Speaking about the same, Dr Shailendra Raj Mehta, President and Director, MICA, said, “The existing MIMI provides reliable data clubbed with market prioritisation tools to understand the diverse and multi-faceted Indian markets better. It helps marketers analyse the markets, enhance their penetration and design marketing strategies to have an edge over their competitors.”

Dr Preeti Shroff, Dean, MICA, said, “The launch of MVMI will contribute to data driven strategic research for academic, industry, government and social sectors. Open knowledge and data sharing is a priority at MICA as we continue to strengthen global and cross-sector learning collaborations.”

“Villages are listed according to their districts for all 35 states and union territories. Rural Market Potential Index given in MIMI is also included to help a marketer for selecting districts. Having selected a district, one can select villages and access relevant village-level data to make informed strategic marketing decisions to promote any product or services,” said Dr Shailesh Yagnik, one of the team members who worked on the project.

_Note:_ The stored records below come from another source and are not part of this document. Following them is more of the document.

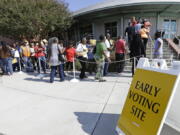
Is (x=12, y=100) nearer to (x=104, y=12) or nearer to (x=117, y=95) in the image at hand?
(x=117, y=95)

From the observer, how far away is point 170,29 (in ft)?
45.1

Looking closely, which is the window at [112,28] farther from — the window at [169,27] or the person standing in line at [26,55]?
the person standing in line at [26,55]

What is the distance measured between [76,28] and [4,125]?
1442 cm

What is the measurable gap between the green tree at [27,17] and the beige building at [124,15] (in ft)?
10.6

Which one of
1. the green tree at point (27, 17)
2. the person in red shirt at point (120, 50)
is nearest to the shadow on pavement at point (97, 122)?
the person in red shirt at point (120, 50)

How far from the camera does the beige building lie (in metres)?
11.2

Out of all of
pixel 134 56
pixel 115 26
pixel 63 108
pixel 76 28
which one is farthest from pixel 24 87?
pixel 76 28

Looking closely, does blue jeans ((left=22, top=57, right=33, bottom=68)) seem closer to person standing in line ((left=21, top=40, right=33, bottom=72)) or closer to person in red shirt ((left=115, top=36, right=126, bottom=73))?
person standing in line ((left=21, top=40, right=33, bottom=72))

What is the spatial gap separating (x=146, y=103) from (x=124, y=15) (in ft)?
38.7

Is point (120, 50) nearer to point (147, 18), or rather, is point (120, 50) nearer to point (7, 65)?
point (7, 65)

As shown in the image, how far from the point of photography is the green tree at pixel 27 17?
33.8 ft

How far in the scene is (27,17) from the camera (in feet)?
33.4

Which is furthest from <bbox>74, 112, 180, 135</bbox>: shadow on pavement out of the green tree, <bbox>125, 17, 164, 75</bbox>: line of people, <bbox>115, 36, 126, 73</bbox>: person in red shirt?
the green tree

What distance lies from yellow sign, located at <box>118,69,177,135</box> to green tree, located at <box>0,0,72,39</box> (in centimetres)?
966
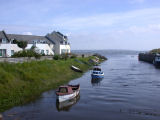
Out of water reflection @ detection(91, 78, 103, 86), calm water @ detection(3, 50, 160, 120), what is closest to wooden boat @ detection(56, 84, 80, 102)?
calm water @ detection(3, 50, 160, 120)

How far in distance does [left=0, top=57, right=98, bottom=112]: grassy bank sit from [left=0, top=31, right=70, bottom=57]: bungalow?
2239cm

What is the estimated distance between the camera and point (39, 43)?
2977 inches

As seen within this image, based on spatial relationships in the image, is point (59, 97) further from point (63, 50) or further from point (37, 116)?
point (63, 50)

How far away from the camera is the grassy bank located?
2655 centimetres

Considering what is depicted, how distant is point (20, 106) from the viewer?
25.2 m

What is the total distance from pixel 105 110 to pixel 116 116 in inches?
86.1

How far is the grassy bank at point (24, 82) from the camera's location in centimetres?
2655

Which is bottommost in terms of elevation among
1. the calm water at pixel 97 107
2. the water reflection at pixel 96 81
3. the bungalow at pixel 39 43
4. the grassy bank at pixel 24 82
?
the calm water at pixel 97 107

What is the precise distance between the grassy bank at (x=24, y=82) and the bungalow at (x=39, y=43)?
22392mm

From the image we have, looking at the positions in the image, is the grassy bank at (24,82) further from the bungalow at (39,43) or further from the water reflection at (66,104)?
the bungalow at (39,43)

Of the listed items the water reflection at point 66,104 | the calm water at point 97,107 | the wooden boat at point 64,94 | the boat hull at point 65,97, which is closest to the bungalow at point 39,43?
the calm water at point 97,107

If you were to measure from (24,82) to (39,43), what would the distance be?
4554 centimetres

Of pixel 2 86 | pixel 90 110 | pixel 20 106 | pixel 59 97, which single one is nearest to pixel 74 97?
pixel 59 97

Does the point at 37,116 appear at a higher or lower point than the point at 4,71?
lower
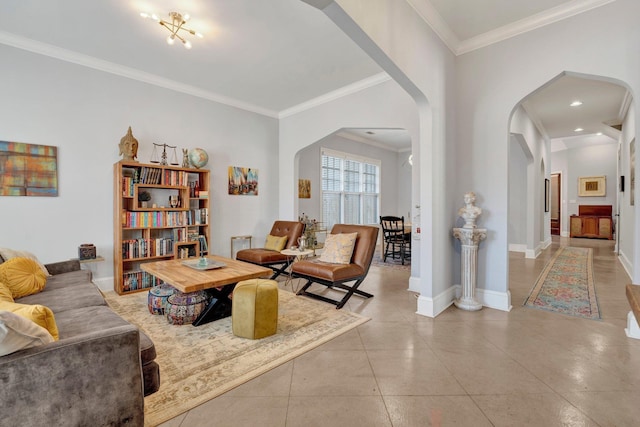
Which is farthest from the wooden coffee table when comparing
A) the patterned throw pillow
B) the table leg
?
the patterned throw pillow

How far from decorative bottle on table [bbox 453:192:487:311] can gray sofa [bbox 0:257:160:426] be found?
120 inches

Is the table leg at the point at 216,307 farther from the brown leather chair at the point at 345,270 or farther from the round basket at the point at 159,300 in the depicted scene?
the brown leather chair at the point at 345,270

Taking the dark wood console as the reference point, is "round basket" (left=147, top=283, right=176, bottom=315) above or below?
below

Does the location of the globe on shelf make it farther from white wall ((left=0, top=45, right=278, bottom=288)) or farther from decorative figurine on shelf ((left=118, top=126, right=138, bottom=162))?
decorative figurine on shelf ((left=118, top=126, right=138, bottom=162))

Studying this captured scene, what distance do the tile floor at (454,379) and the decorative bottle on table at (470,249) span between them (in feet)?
0.79

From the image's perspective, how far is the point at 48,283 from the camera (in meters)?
2.68

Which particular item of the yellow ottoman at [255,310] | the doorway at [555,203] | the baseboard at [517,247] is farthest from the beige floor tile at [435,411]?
the doorway at [555,203]

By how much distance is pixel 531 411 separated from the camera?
1.62 meters

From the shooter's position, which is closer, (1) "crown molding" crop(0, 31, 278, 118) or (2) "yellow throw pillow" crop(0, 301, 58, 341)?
(2) "yellow throw pillow" crop(0, 301, 58, 341)

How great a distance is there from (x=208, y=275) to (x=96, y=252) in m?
2.10

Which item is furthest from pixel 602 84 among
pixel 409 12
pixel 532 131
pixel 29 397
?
pixel 29 397

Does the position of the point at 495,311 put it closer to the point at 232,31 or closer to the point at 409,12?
the point at 409,12

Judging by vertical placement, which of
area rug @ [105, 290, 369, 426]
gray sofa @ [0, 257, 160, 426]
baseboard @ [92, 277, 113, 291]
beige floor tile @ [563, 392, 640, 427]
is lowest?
beige floor tile @ [563, 392, 640, 427]

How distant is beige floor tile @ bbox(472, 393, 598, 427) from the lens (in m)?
1.54
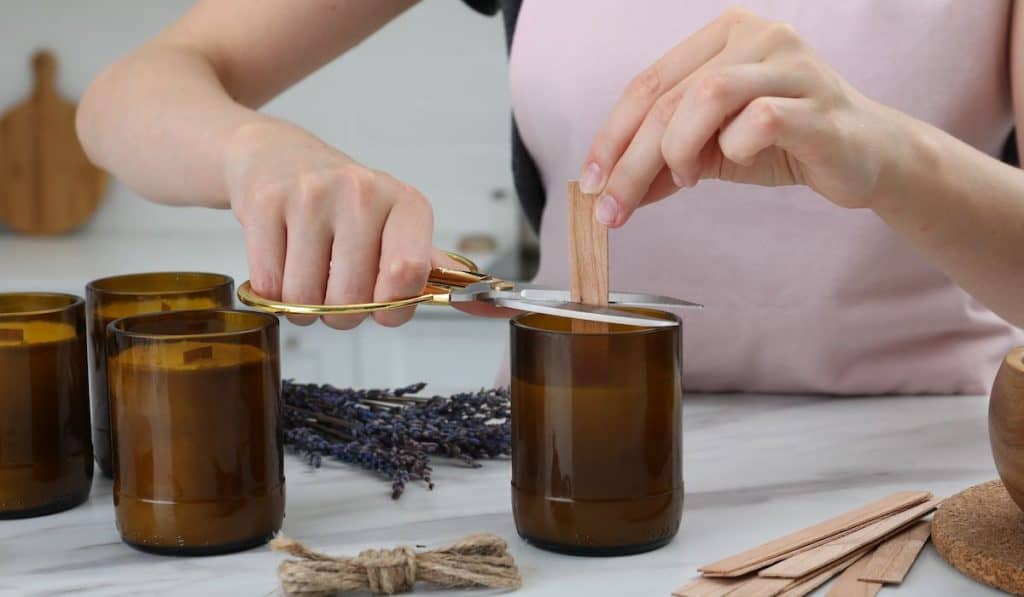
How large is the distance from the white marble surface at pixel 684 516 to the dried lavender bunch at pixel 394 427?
0.02m

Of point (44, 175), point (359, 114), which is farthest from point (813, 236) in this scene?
point (44, 175)

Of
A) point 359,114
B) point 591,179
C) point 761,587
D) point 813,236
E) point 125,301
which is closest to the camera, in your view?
point 761,587

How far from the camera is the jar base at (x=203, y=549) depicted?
79 cm

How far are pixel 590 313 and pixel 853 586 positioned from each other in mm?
227

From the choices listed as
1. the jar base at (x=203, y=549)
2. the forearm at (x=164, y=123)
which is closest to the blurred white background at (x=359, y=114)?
the forearm at (x=164, y=123)

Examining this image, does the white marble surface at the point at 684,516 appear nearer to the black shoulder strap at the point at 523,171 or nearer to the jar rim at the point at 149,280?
the jar rim at the point at 149,280

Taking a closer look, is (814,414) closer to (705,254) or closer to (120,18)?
(705,254)

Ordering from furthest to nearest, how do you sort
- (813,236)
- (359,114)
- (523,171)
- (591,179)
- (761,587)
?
(359,114) → (523,171) → (813,236) → (591,179) → (761,587)

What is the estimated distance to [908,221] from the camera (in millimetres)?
895

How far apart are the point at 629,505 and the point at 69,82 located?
260 centimetres

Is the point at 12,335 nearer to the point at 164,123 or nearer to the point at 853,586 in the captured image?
the point at 164,123

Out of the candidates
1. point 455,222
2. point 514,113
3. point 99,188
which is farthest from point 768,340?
point 99,188

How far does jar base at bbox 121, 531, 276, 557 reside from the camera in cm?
79

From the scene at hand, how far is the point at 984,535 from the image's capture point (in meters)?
0.77
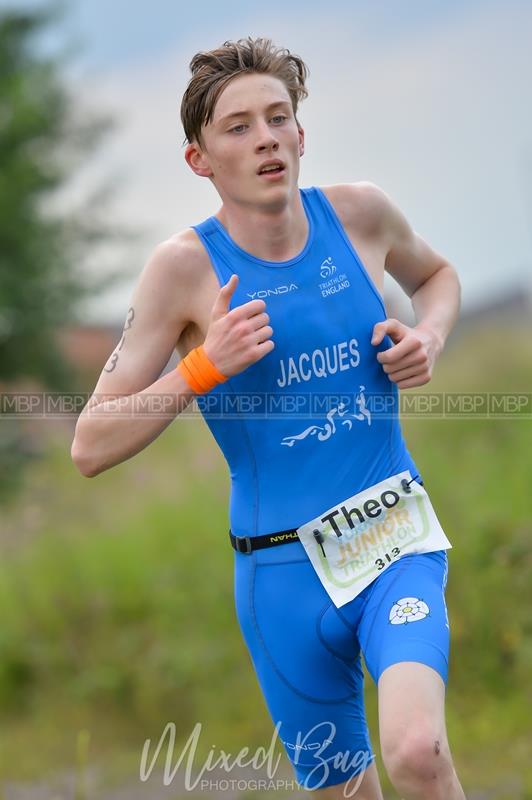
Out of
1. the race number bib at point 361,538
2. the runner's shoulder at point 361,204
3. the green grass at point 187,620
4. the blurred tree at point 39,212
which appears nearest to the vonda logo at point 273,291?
the runner's shoulder at point 361,204

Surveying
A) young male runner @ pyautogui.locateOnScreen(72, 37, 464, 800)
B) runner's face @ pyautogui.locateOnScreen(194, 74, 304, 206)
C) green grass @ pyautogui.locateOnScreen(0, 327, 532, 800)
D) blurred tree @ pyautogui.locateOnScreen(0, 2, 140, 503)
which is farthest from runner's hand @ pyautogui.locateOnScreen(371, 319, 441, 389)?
blurred tree @ pyautogui.locateOnScreen(0, 2, 140, 503)

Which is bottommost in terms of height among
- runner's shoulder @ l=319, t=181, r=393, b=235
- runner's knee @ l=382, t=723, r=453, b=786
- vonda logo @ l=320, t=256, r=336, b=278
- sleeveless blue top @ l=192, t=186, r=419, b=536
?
runner's knee @ l=382, t=723, r=453, b=786

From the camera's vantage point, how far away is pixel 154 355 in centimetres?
339

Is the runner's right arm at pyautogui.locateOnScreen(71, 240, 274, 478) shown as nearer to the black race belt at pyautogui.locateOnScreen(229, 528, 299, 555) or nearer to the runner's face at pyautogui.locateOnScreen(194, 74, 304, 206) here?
the runner's face at pyautogui.locateOnScreen(194, 74, 304, 206)

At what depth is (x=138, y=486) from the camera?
11.0 metres

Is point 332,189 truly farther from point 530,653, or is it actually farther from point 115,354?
point 530,653

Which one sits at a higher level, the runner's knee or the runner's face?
the runner's face

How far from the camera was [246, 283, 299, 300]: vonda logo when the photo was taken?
334 centimetres

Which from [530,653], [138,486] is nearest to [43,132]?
[138,486]

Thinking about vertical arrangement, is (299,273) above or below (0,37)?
below

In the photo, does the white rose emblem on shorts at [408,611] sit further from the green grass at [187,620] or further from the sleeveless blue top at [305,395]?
the green grass at [187,620]

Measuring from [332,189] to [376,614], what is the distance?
1348 millimetres

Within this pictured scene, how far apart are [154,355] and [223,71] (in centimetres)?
85

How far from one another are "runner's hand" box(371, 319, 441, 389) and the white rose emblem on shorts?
634 millimetres
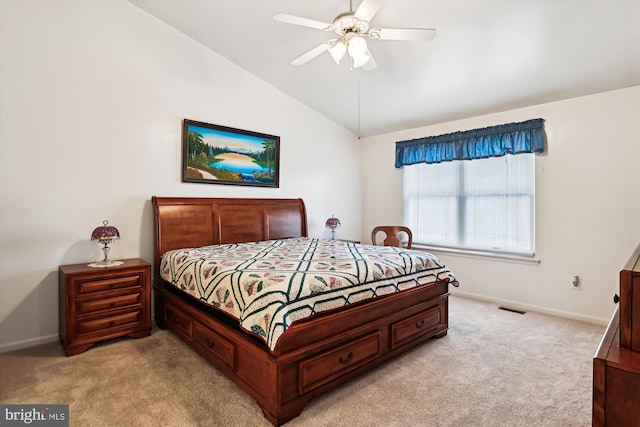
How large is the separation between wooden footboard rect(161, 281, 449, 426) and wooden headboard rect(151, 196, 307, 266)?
788 mm

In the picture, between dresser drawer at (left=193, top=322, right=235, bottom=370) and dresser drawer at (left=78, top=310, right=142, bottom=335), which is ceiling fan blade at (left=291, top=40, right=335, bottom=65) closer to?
dresser drawer at (left=193, top=322, right=235, bottom=370)

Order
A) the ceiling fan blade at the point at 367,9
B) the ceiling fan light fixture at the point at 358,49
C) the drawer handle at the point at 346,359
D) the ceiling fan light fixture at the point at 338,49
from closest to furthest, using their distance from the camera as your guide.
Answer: the ceiling fan blade at the point at 367,9 < the drawer handle at the point at 346,359 < the ceiling fan light fixture at the point at 358,49 < the ceiling fan light fixture at the point at 338,49

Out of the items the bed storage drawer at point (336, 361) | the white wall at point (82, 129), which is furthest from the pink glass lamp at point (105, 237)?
the bed storage drawer at point (336, 361)

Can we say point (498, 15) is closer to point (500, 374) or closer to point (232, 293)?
point (500, 374)

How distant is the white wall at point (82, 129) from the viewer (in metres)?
2.83

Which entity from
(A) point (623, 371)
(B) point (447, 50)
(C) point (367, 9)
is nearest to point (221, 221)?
(C) point (367, 9)

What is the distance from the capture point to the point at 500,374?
7.89 feet

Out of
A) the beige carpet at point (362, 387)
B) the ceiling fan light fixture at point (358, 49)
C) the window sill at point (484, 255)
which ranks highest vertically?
the ceiling fan light fixture at point (358, 49)

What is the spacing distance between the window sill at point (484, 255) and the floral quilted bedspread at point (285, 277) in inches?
61.0

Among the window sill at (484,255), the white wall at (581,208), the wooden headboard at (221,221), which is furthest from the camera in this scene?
the window sill at (484,255)

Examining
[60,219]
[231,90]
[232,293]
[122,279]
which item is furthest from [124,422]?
[231,90]

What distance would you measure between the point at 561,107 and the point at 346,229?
11.0 ft

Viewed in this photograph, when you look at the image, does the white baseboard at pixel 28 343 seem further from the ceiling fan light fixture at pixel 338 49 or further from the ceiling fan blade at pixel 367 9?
the ceiling fan blade at pixel 367 9

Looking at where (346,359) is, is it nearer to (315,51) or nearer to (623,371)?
(623,371)
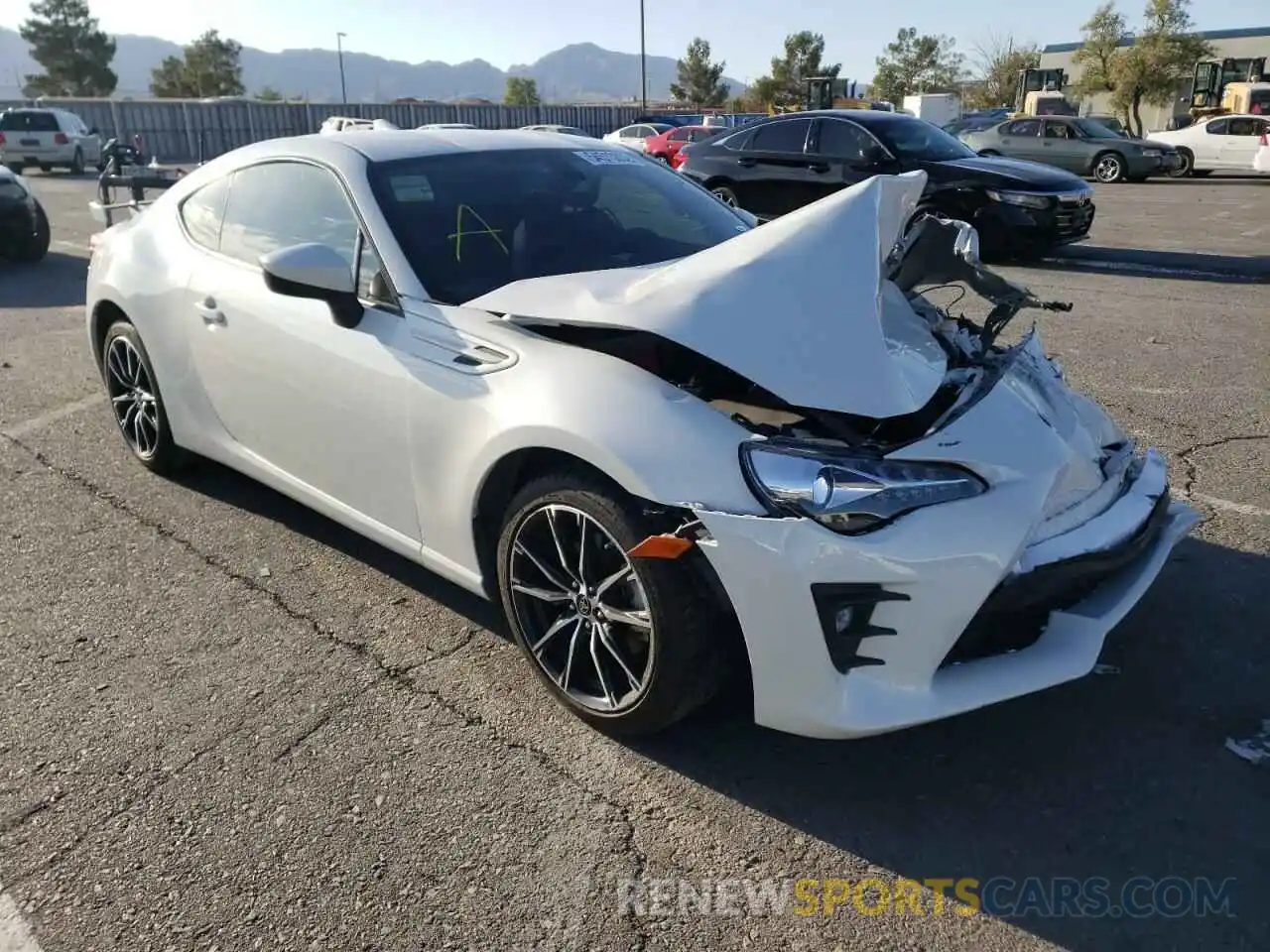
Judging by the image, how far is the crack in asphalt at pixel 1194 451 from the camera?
4.26 meters

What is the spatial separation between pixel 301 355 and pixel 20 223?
9501 millimetres

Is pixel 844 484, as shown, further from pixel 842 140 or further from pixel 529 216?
pixel 842 140

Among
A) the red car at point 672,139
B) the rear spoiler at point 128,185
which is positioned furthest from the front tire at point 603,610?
the red car at point 672,139

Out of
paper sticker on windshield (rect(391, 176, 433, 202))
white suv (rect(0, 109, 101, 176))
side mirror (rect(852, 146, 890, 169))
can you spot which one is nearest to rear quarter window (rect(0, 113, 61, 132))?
white suv (rect(0, 109, 101, 176))

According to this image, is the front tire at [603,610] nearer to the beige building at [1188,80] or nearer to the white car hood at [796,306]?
the white car hood at [796,306]

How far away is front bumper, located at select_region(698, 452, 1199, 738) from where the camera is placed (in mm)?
2229

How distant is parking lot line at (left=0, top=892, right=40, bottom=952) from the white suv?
88.9ft

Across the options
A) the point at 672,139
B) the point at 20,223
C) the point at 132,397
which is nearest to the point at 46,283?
the point at 20,223

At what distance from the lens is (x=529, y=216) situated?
3.51m

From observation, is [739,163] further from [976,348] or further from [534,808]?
[534,808]

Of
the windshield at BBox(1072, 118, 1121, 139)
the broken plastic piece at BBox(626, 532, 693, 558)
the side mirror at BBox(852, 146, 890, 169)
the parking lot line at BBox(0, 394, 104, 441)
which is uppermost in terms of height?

Rigorous analytic techniques

Prof Rajneesh Krishna said, “The biggest challenge was to gather the data and make it more relevant for anyone to use it. The tool can be used by researchers, consultants, entrepreneurs, academicians and students to get a better understanding of markets and their potential across villages of India.”

MIMI is presently subscribed by almost all IIMs, a few brands, and educational institutes.

“Our next step would be to rate all districts into most socially developed districts and less developed districts. We will also be looking at ways and means to make this tool available at no cost for school children so that they can make the best of it,” Prof Krishna said.

Dr Vina Vani, one of the team members said, “The MPI has been developed based on rigorous analytic techniques and data cleansing processes. Hence it makes it a very powerful rural marketing tool as it does not involve sampling or projection but based on actual data.”